* _Given problem_:
Could you reproduce word for word the part of the article on the academies U-turn below that runs from "The Government has" up to and including "control by 2022."?

Published 06/05/2016

The U-turn by Education Secretary Nicky Morgan comes after a backlash to the proposal
The U-turn by Education Secretary Nicky Morgan comes after a backlash to the proposal

The Government has dropped plans to force all schools in England to become academies in the face of opposition from teaching unions, Tory MPs and councils.

The U-turn by Education Secretary Nicky Morgan comes after a backlash to the proposal to take schools out of local authority control by 2022.

Ministers still hope that a large number of schools will choose to convert to academies, but the plan is now an "aspiration" rather than a compulsory policy, the Department for Education said.

The Government announced plans in its Budget to force around 17,000 mainstream schools in England to be taken out of the control of local education authorities.

Chancellor George Osborne said that all schools will either have to convert by 2020 or be committed to doing so by 2022.

But the plans have come under intense criticism, including from Tory council chiefs, and ministers faced a potential revolt from backbench MPs.

With the Government's slender majority in the Commons, there was a chance Mrs Morgan could have faced a humiliating defeat if she pushed ahead with the plans.

The Department for Education (DfE) said ministers had listened to feedback from MPs, teachers, school leaders and parents since publishing the proposals in a White Paper.

Officials stressed the Government was still committed to seeing all schools becoming academies, but new laws forcing the "blanket conversion" of all schools will no longer be necessary.

Mrs Morgan said: " Making every school an academy is the best way to ensure every child, regardless of birth or background, has access to a world-class education.

"I am today reaffirming our determination to see all schools become academies. However, having listened to the feedback from Parliamentary colleagues and the education sector we will now change the path to reaching that goal.

* _Listed records_:
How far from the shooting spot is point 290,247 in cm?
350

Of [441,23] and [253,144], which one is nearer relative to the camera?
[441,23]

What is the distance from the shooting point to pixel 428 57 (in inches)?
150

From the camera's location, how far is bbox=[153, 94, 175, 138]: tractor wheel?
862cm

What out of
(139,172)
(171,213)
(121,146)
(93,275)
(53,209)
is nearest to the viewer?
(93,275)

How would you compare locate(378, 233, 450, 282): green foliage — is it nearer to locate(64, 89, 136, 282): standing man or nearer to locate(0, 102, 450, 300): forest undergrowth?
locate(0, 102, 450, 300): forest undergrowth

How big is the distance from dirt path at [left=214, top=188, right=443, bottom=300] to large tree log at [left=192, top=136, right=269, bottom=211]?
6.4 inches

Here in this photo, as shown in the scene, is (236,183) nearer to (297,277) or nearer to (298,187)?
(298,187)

* _Reply_:
The Government has dropped plans to force all schools in England to become academies in the face of opposition from teaching unions, Tory MPs and councils.

The U-turn by Education Secretary Nicky Morgan comes after a backlash to the proposal to take schools out of local authority control by 2022.